Se « geler » par la nourriture : Les troubles du comportement alimentaire

Vivez-vous avec un proche qui souffre d’anorexie, de boulimie, ou qui a une relation malsaine avec la nourriture? Avez-vous, vous-même, un trouble du comportement alimentaire (TCA)? Soupçonnez-vous qu’un de vos êtres chers vive avec les souffrances d’un TCA? Si vous avez répondu oui à quelconque des questions ci-dessus, je vous invite à lire l’article suivant. En quelques lignes, je tenterai de vous expliquer ce que sont les TCA, comment ceux-ci peuvent affecter la vie d’une personne et leurs causes possibles.

Un trouble qui va au-delà de ce qu’on voit dans l’assiette

Même si, d’un œil extérieur, les premiers signes détectables d’une personne ayant un TCA sont souvent reliés à l’acte de manger (ou pas), il n’en n’est pas moins que ce qui entraîne le développement d’un TCA ou une relation malsaine face à l’alimentation consiste en de multiples facteurs intrinsèques. C’est-à-dire qu’avant l’apparition de symptômes visibles, une grande détresse intérieure habite une personne aux prises avec un TCA. Si vous cherchez à aider une personne atteinte d’un TCA, n’oubliez jamais ceci.

Une manière d’éviter à confronter la détresse? Une échappatoire?

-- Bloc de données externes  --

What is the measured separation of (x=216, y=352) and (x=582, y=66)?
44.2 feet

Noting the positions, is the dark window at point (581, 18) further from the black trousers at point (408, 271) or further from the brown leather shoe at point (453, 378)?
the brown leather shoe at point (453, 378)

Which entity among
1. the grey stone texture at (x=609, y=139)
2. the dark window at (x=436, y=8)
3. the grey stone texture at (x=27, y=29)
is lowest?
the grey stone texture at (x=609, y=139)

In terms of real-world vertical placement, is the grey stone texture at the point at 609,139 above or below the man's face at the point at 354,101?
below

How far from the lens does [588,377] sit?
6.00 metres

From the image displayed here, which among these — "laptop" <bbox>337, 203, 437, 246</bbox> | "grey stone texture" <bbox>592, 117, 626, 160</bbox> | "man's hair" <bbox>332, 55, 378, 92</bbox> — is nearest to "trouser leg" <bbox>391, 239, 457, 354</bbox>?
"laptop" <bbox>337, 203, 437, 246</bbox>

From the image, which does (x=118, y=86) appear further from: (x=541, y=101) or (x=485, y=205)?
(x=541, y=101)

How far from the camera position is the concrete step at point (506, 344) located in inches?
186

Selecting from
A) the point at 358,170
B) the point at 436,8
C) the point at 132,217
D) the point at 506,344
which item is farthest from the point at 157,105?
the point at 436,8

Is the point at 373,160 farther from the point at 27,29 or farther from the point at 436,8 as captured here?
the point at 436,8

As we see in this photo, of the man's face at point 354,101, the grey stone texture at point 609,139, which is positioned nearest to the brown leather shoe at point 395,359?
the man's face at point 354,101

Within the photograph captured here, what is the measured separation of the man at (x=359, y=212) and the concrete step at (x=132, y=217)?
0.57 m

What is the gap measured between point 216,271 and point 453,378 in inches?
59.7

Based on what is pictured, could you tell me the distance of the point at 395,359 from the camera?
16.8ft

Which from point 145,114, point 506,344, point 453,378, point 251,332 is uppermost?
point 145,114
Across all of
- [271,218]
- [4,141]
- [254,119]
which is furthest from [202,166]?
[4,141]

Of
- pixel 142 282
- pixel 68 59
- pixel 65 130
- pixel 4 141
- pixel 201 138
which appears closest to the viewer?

Il important de savoir que chaque personne aux prises avec un TCA a une histoire différente et que le TCA s’est développé dans des contextes et pour des raisons différentes. Chez chaque personne, le TCA joue un rôle unique. Malgré tout, il est même possible de faire des comparables. Dans ma pratique, j’ai pu remarquer que, souvent, un TCA se développe suite à un mal de vivre, une inacceptation de soi, un désir de changer son corps afin de s’aimer plus etc. Une personne, voyant les résultats espérés (souvent une perte de poids), mesurera sa valeur à son contrôle et à son accomplissement (du point de vue d’un professionnel de la santé, il s’agit plutôt d’un accomplissement de destruction – mais qui pour une personne atteinte d’un TCA, s’agit alors d’un accomplissement du contrôle qu’elle est capable d’exercer et qui lui permet de s’empêcher de vivre ses émotions. En ce sens, le TCA permet à la personne de s’échapper, de fuir les réalités de la vie, au même titre qu’un toxicomane «se gèle» pour s’évader…) À l’inverse, si la personne perd le contrôle et n’arrive plus à maintenir ses actions, alors là, l’humeur devient complètement maussade. Certaines personnes peuvent même développer des pensées suicidaires. Notons que même dans le contrôle ou la perte de contrôle, la personne s’éloigne de ses vraies émotions, et se retrouve donc à «se geler» avec la nourriture. À ce point, une personne atteinte d’un TCA ne juge plus sa valeur à la personne qu’elle est avec ses qualités et ses défauts, mais bien par son apparence physique et sa réussite/capacité à faire souffrir son corps afin d’atteindre son idéal.

Une maladie qui se développe de manière multifactorielle

Tout comme il existe plusieurs fonctions du TCA, il existe tout autant de facteurs qui contribuent au développement de la maladie chez une personne prédisposée. Les messages véhiculés par la société, l’environnement, le contexte familial, ainsi que des facteurs individuels tel qu’une faible estime de soi ou une puberté précaire peuvent tous contribuer, à leur manière, au développement d’un TCA. Afin d’en connaître plus sur les causes et éléments déclencheurs des TCA, je vous invite à lire l’article de Aimé, A et Bégin, C (2007) «Modèle conceptuel du développement et du maintien des troubles des conduites alimentaires».

Acceptation, support et appui

Comme vous aurez pu constater avec cet article, les TCA sont des maladies très complexes et qui peuvent être difficiles, voire impossibles à comprendre pour la personne malade ainsi que pour les proches. Rappelez-vous que les gens avec un TCA sont très souffrants et qu’ultimement ce qu’ils/elles ont besoin sont du réconfort, du soutien et un appui inconditionnel de la part de leurs proches. Un suivi multidisciplinaire avec des professionnels de la santé spécialisés dans le traitement des TCA est également une option à ne pas négliger, voire indispensable.

1 réponse
  1. Tamara
    Tamara dit :

    Merci pour cet article, fort intéressant et nomme une réalité jusqu’à tout récemment était simplement une question de volonté. Sous cette bataille avec la nourriture, se cache souvent un mal être.